Undermining real, meaningful development
Even more disturbingly, since MHP first started its poultry farm operation in Vinnytsia in 2010, community members have raised serious flaws with the company’s approach to community consultation.
Rather than enabling meaningful discussions about the potential negative impacts of new proposed operations, villagers describe a company focused on busing its workers to village council meetings, packing the room, stifling any dissent and ensuring a vote in favour of each successive expansion.
Those brave enough to speak against the project have faced reprisals aimed at quashing resistance. These violations not only undermine any possibility of proper community input but also the pursuit of real, meaningful development.
After almost six years, IPAM’s Compliance Review Report is due to be released and is expected to recognise multiple violations of the EBRD's environmental and social policies.
There’s still a long road ahead for communities to find reparation and ensure their safety and that of future generations, and the EBRD should partner with them to achieve this.
No more hurdles
- This exercise should provide the bank with an opportunity to learn from past mistakes, and set up a process to remedy any future harms that may result from the projects it backs.

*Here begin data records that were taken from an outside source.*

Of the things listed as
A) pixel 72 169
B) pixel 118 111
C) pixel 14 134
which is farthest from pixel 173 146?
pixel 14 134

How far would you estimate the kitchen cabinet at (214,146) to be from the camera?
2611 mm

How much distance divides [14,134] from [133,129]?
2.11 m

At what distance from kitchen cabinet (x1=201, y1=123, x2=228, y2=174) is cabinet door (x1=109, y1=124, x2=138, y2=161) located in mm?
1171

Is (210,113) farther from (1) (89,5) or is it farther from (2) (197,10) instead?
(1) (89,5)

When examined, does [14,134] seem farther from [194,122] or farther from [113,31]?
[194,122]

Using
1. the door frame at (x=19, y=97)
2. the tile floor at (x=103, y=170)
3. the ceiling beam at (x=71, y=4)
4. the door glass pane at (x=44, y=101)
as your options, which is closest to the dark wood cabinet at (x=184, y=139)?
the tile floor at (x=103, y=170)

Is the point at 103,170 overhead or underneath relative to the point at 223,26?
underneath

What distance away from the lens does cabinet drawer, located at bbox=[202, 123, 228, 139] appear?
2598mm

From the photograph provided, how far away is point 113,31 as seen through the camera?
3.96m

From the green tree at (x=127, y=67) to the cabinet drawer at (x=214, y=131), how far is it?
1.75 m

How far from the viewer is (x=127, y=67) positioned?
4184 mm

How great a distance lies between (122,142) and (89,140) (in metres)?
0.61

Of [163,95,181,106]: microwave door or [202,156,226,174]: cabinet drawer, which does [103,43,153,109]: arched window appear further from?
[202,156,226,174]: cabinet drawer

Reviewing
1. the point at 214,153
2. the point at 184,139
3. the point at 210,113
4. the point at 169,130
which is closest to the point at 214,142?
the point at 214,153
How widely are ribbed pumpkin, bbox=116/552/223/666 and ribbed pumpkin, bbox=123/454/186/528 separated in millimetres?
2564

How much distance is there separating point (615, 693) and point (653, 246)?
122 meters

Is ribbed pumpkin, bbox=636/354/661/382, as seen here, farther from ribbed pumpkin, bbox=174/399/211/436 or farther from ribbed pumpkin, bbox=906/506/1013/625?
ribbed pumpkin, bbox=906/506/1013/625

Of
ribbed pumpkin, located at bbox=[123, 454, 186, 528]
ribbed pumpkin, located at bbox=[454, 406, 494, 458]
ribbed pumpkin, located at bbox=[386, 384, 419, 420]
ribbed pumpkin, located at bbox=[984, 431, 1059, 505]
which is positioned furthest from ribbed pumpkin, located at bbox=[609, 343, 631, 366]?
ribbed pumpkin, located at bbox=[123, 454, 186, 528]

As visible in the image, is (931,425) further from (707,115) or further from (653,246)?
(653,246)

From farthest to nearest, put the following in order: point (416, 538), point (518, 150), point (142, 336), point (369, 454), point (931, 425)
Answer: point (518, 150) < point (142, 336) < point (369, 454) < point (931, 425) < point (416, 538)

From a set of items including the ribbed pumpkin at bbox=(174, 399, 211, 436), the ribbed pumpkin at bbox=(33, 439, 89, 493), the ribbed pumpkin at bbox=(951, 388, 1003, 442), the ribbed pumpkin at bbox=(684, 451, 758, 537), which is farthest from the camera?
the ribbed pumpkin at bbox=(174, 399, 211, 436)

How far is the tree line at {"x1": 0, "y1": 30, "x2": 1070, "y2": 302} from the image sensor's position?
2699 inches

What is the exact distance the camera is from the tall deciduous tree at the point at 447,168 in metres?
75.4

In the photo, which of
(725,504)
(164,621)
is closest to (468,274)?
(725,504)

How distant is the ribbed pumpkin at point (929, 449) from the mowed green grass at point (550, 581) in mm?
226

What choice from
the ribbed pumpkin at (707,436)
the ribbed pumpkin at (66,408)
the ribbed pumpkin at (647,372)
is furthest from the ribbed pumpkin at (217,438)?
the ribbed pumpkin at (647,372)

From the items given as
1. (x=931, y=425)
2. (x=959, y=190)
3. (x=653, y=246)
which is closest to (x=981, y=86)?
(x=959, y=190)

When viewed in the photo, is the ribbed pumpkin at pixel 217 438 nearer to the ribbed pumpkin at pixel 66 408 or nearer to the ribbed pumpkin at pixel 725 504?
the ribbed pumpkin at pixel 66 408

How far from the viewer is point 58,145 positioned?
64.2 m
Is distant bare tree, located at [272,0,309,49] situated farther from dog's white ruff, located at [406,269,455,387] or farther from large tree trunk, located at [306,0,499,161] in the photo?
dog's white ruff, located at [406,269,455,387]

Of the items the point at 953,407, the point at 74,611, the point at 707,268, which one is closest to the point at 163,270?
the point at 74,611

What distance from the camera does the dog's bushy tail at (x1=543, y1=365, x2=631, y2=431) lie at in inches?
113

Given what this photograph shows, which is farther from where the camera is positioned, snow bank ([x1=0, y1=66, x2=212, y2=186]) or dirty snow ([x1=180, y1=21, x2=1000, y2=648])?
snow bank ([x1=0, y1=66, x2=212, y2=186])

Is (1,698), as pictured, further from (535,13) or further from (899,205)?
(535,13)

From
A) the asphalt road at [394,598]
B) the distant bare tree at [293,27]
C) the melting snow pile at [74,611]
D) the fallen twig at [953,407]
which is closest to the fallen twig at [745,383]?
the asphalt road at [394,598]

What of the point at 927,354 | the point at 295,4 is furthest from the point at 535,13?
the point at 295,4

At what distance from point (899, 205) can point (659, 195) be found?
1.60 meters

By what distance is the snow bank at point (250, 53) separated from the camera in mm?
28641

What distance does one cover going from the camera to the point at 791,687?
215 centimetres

- Therefore, transparency and participation must be key elements of these policies, in line with the fundamental rights to freedom of expression and access to information.
- This means that projects not only should be properly categorised, but the EBRD should publicly disclose its methodology for this categorisation and allow for community input.
As part of this, it must respect the findings of its internal complaint mechanism, IPAM, and also strengthen its assessment, monitoring, and handling of reprisals rather than expect clients to police themselves.
As the EBRD looks to the year ahead, we urge the bank to take this opportunity to reframe its policies with human and environmental rights at their core.
They have a moral imperative to do so, and accountability ensures that their projects will result in maximum positive impacts.
Alexandre Andrade Sampaio is Communities Associate and Caitlin Daniel is Attorney in the Global Communities program at the Accountability Counsel.